- **WRITTEN REQUEST**
Starting with the line that contains "In the photograph" and going on through the end of the records, write out every line again with each distance in the answers scaled by 1.05 and rounded to its original number of decimal places, halves rounded up. Leave the pictures out.

- **SUPPLIED MATERIAL**

------------------------------------------------------------------------

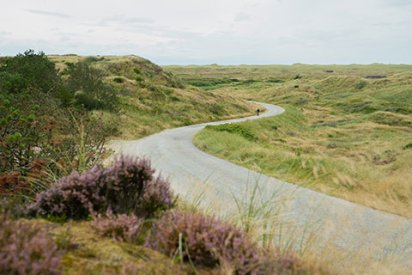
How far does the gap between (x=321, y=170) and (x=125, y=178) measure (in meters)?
12.7

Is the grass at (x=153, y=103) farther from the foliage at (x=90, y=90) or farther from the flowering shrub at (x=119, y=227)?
the flowering shrub at (x=119, y=227)

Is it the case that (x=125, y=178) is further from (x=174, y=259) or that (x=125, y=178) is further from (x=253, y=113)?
(x=253, y=113)

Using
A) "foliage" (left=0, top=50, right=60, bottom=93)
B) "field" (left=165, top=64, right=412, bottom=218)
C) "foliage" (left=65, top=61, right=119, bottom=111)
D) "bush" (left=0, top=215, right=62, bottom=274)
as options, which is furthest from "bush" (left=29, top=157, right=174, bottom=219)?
"foliage" (left=65, top=61, right=119, bottom=111)

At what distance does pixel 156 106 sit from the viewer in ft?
154

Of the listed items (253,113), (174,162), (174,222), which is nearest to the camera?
(174,222)

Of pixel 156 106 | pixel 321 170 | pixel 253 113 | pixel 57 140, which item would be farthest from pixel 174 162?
pixel 253 113

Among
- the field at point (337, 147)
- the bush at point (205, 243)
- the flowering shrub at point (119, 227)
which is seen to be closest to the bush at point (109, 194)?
the flowering shrub at point (119, 227)

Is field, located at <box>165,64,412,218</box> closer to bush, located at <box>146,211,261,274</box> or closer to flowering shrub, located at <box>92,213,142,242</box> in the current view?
bush, located at <box>146,211,261,274</box>

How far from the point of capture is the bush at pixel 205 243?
12.5 ft

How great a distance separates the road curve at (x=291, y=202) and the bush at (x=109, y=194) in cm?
116

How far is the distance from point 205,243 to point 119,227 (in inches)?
36.5

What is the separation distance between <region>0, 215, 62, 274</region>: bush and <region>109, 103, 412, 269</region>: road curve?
292 cm

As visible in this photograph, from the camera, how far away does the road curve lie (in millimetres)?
6849

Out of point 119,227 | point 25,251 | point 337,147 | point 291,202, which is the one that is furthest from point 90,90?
point 25,251
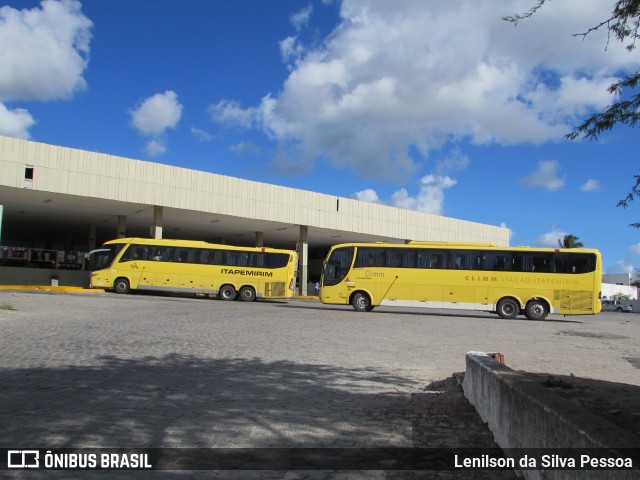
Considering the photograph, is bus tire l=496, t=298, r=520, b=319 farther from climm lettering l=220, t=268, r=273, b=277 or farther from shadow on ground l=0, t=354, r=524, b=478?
shadow on ground l=0, t=354, r=524, b=478

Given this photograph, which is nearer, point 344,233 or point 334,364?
point 334,364

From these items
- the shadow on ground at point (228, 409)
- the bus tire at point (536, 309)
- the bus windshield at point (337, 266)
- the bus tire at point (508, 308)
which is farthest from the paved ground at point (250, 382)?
the bus windshield at point (337, 266)

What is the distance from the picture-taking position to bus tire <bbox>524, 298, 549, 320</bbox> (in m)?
22.7

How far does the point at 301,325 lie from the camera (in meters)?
16.2

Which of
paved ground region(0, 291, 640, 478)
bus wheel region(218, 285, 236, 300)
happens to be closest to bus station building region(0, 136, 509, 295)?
bus wheel region(218, 285, 236, 300)

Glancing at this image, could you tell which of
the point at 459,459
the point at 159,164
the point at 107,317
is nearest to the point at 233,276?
the point at 159,164

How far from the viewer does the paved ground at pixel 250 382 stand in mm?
5090

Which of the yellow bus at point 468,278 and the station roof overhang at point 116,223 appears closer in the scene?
the yellow bus at point 468,278

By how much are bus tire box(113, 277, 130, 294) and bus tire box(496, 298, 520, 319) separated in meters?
19.5

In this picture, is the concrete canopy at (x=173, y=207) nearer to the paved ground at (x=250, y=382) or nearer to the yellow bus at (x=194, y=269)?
the yellow bus at (x=194, y=269)

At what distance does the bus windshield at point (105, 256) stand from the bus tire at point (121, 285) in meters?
1.02

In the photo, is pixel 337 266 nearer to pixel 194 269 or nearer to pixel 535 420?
pixel 194 269

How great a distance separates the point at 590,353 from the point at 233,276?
845 inches

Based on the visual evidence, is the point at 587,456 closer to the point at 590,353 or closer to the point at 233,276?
the point at 590,353
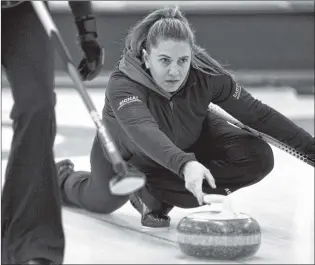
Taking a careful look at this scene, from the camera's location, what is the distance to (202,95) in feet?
2.81

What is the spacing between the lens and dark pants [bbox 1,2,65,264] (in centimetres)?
79

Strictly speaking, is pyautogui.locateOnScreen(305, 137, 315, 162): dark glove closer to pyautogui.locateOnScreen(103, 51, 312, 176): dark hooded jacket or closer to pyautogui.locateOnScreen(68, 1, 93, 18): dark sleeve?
pyautogui.locateOnScreen(103, 51, 312, 176): dark hooded jacket

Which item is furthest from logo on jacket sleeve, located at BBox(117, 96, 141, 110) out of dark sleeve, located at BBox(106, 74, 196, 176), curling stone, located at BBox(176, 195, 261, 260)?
curling stone, located at BBox(176, 195, 261, 260)

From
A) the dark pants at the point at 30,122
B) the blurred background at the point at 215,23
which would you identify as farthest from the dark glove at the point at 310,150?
the dark pants at the point at 30,122

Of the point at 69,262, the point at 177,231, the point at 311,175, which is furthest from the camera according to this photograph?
the point at 311,175

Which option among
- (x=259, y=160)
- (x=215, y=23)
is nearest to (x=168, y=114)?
(x=259, y=160)

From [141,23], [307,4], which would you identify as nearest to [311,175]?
[307,4]

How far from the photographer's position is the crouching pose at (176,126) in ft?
2.53

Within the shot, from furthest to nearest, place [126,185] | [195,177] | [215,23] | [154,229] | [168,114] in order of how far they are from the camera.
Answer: [215,23] < [154,229] < [168,114] < [195,177] < [126,185]

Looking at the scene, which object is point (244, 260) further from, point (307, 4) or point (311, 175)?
point (311, 175)

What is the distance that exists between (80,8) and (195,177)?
19 centimetres

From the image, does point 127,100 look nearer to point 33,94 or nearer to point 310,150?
point 33,94

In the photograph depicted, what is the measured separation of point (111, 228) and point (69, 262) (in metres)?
0.07

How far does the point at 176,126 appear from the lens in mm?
855
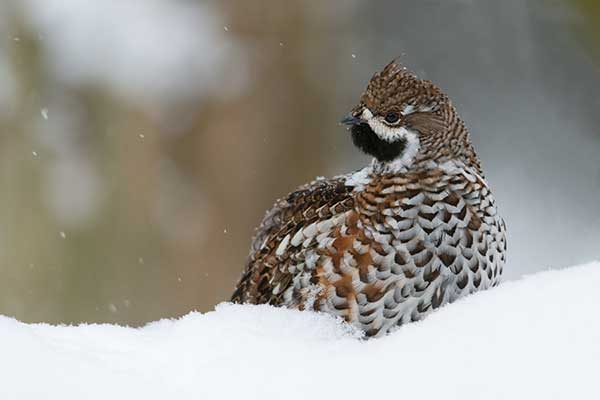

------------------------------------------------------------------------

- **ANSWER FOR THIS EXERCISE**
In the photograph depicted, what is the measured separation of point (111, 228) and point (69, 262) (in metres)?
0.07

How far does the point at 176,126 appear from the lens in mm?
898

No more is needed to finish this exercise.